§ Task objective
All entries below must be written out verbatim, and the images must be dropped.

▼

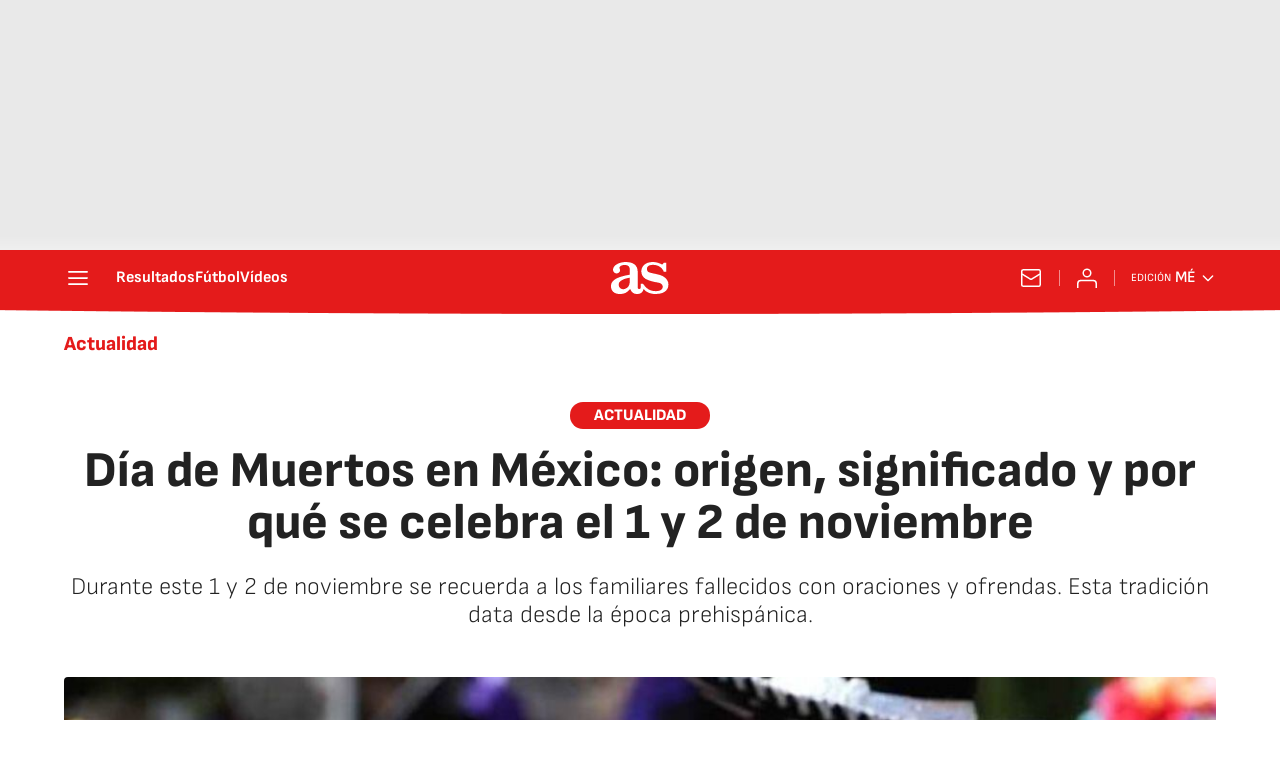

--- FILE ---
content_type: application/x-javascript;charset=utf-8
request_url: https://smetrics.as.com/id?d_visid_ver=5.4.0&d_fieldgroup=A&mcorgid=2387401053DB208C0A490D4C%40AdobeOrg&mid=38107392809332410705560568999591935414&ts=1769020370197
body_size: -39
content:
{"mid":"38107392809332410705560568999591935414"}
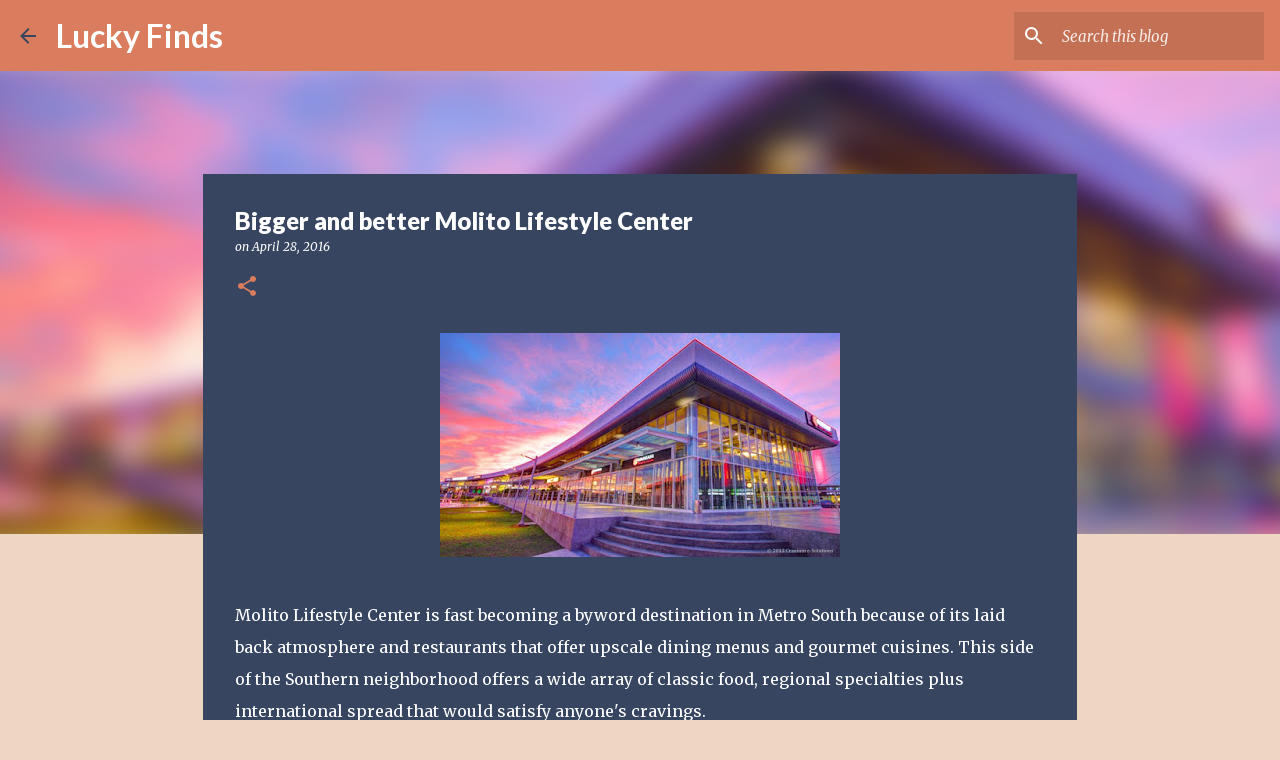

--- FILE ---
content_type: text/html; charset=utf-8
request_url: https://www.google.com/recaptcha/api2/aframe
body_size: 267
content:
<!DOCTYPE HTML><html><head><meta http-equiv="content-type" content="text/html; charset=UTF-8"></head><body><script nonce="-o-BksOqGaOQ9e6J7DcHzw">/** Anti-fraud and anti-abuse applications only. See google.com/recaptcha */ try{var clients={'sodar':'https://pagead2.googlesyndication.com/pagead/sodar?'};window.addEventListener("message",function(a){try{if(a.source===window.parent){var b=JSON.parse(a.data);var c=clients[b['id']];if(c){var d=document.createElement('img');d.src=c+b['params']+'&rc='+(localStorage.getItem("rc::a")?sessionStorage.getItem("rc::b"):"");window.document.body.appendChild(d);sessionStorage.setItem("rc::e",parseInt(sessionStorage.getItem("rc::e")||0)+1);localStorage.setItem("rc::h",'1768999087417');}}}catch(b){}});window.parent.postMessage("_grecaptcha_ready", "*");}catch(b){}</script></body></html>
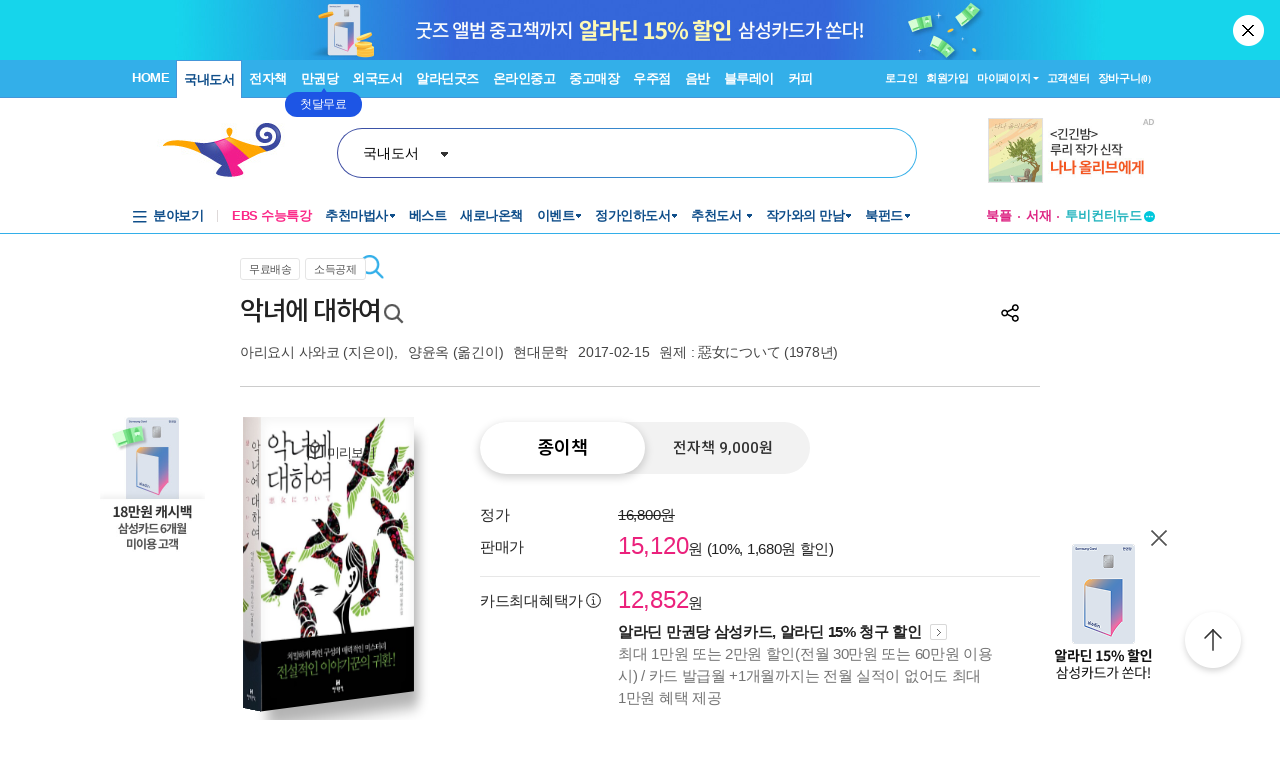

--- FILE ---
content_type: text/html; charset=UTF-8
request_url: https://gu.bizspring.net/p.php?guuid=5c541fd6a7a20042b110f48587454d7b&domain=aladin.co.kr&callback=bizSpring_callback_7904
body_size: 220
content:
bizSpring_callback_7904("bitp6Mc0KShpqC3a8S1rB24grAy3QZY1hsqofCoZ")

▲

§ Solution below
--- FILE ---
content_type: application/x-javascript;charset=utf-8
request_url: https://smetrics.as.com/id?d_visid_ver=5.4.0&d_fieldgroup=A&mcorgid=2387401053DB208C0A490D4C%40AdobeOrg&mid=38107392809332410705560568999591935414&ts=1769020370197
body_size: -39
content:
{"mid":"38107392809332410705560568999591935414"}

--- FILE ---
content_type: text/html; charset=utf-8
request_url: https://www.google.com/recaptcha/api2/aframe
body_size: 267
content:
<!DOCTYPE HTML><html><head><meta http-equiv="content-type" content="text/html; charset=UTF-8"></head><body><script nonce="-o-BksOqGaOQ9e6J7DcHzw">/** Anti-fraud and anti-abuse applications only. See google.com/recaptcha */ try{var clients={'sodar':'https://pagead2.googlesyndication.com/pagead/sodar?'};window.addEventListener("message",function(a){try{if(a.source===window.parent){var b=JSON.parse(a.data);var c=clients[b['id']];if(c){var d=document.createElement('img');d.src=c+b['params']+'&rc='+(localStorage.getItem("rc::a")?sessionStorage.getItem("rc::b"):"");window.document.body.appendChild(d);sessionStorage.setItem("rc::e",parseInt(sessionStorage.getItem("rc::e")||0)+1);localStorage.setItem("rc::h",'1768999087417');}}}catch(b){}});window.parent.postMessage("_grecaptcha_ready", "*");}catch(b){}</script></body></html>

--- FILE ---
content_type: text/html; charset=UTF-8
request_url: https://gu.bizspring.net/p.php?guuid=5c541fd6a7a20042b110f48587454d7b&domain=aladin.co.kr&callback=bizSpring_callback_7904
body_size: 220
content:
bizSpring_callback_7904("bitp6Mc0KShpqC3a8S1rB24grAy3QZY1hsqofCoZ")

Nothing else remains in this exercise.